- [TASK PROMPT] Retype the entries below exactly, dropping the images.

***** SUPPLIED MATERIAL *****

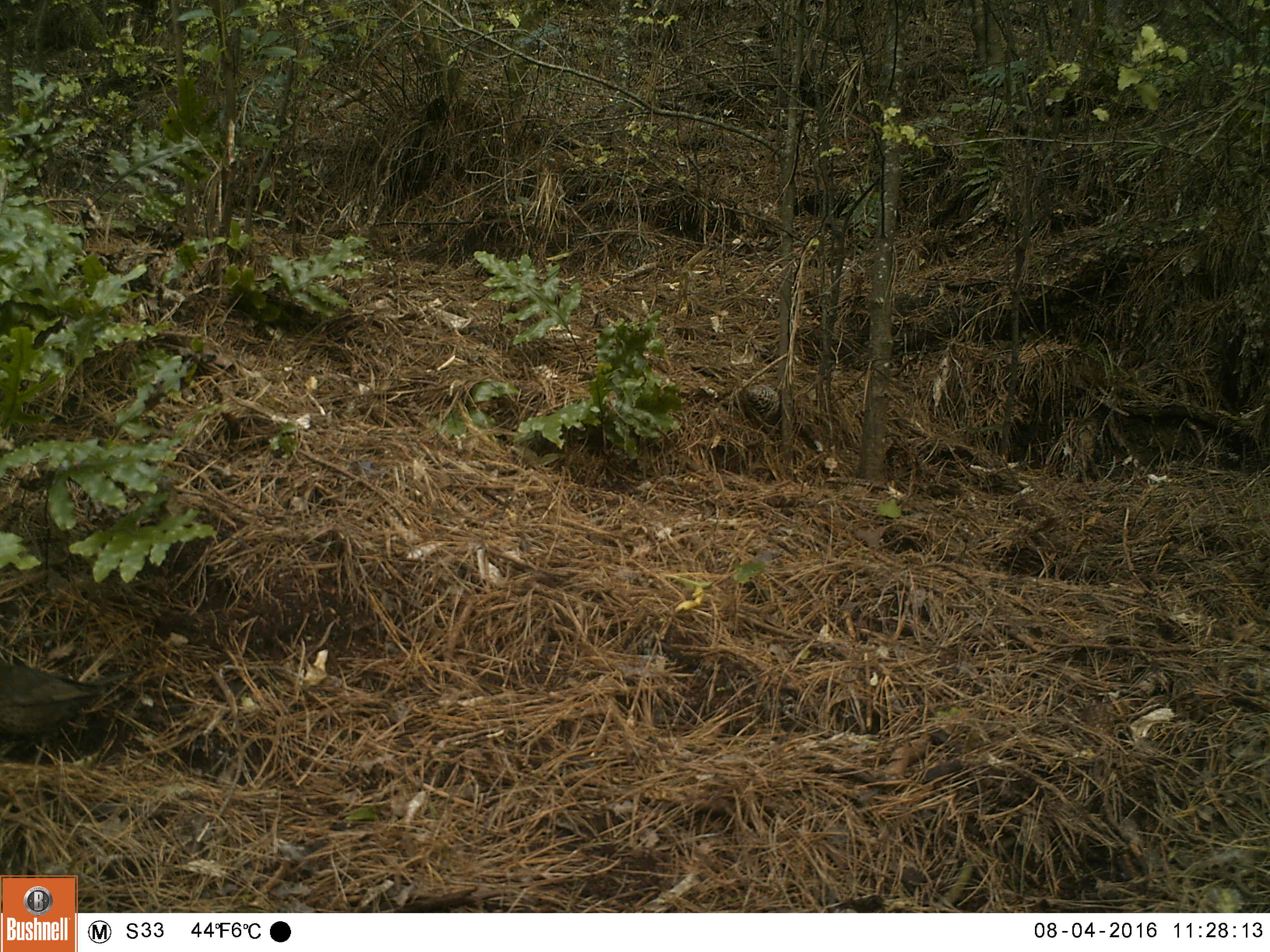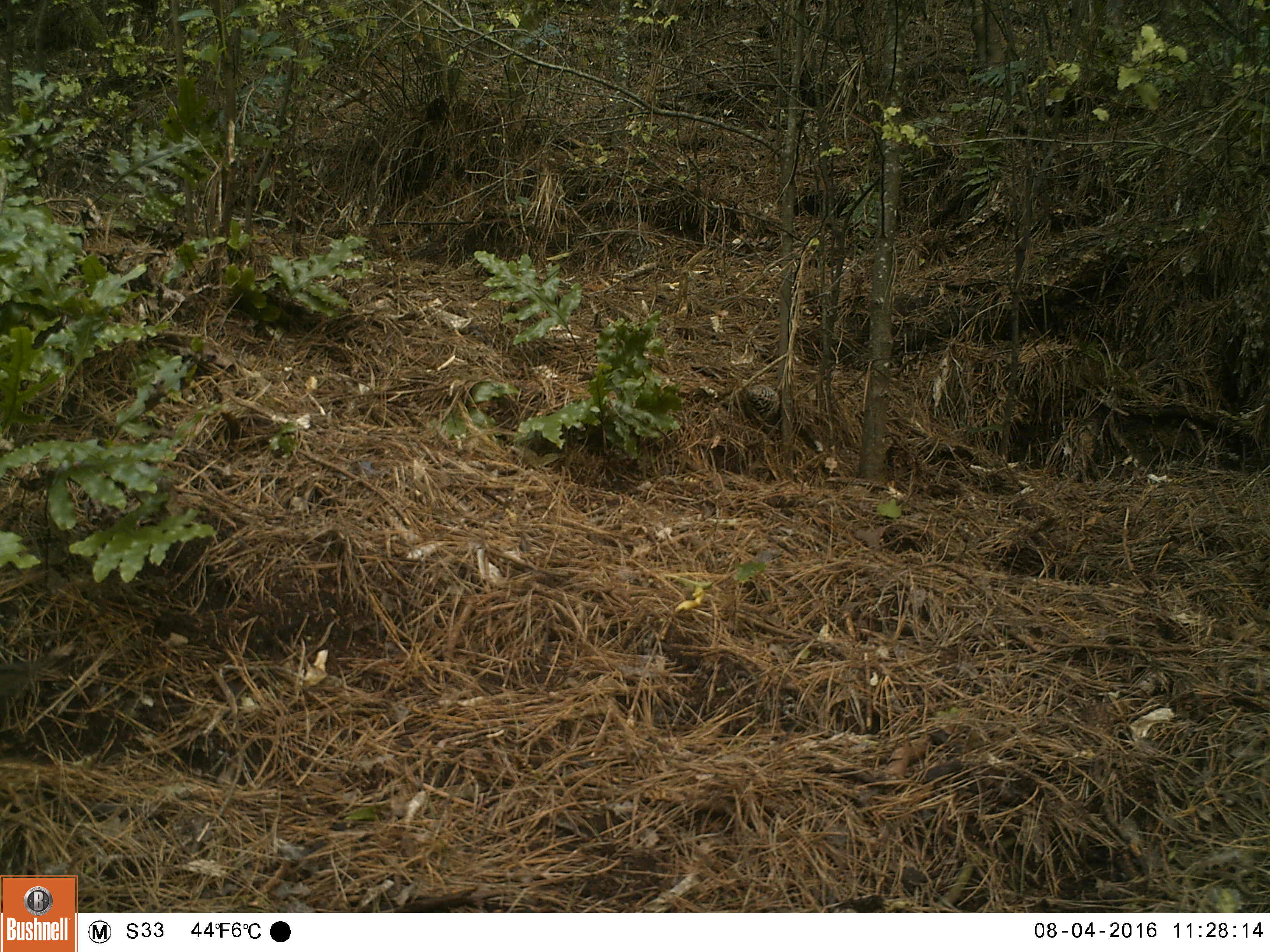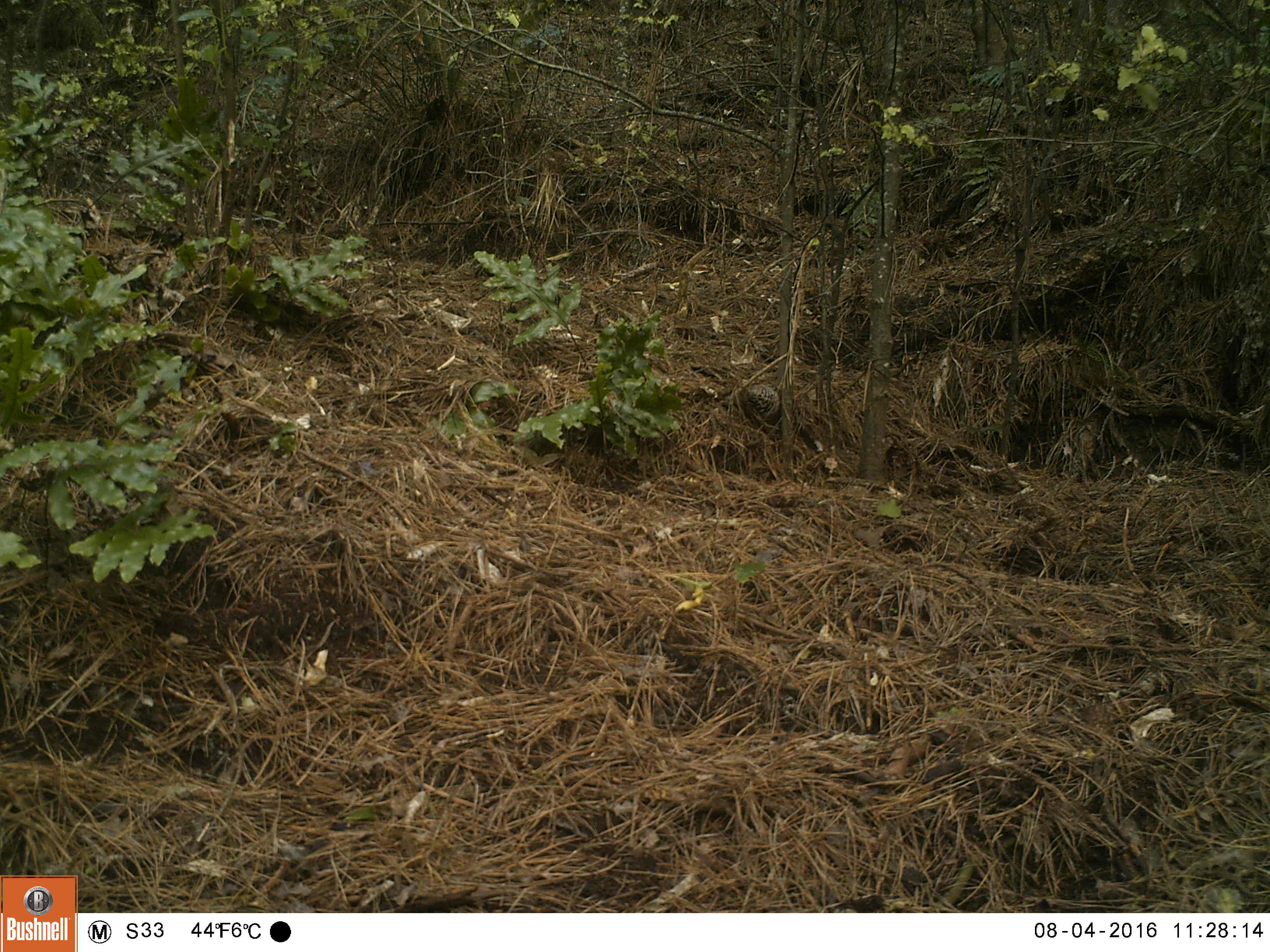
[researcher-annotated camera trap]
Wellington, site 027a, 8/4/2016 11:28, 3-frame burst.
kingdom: Animalia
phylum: Chordata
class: Aves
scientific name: Aves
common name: bird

*****

- [SOLUTION]
[researcher-annotated camera trap]
Wellington, site 027a, 8/4/2016 11:28, 3-frame burst.
kingdom: Animalia
phylum: Chordata
class: Aves
scientific name: Aves
common name: bird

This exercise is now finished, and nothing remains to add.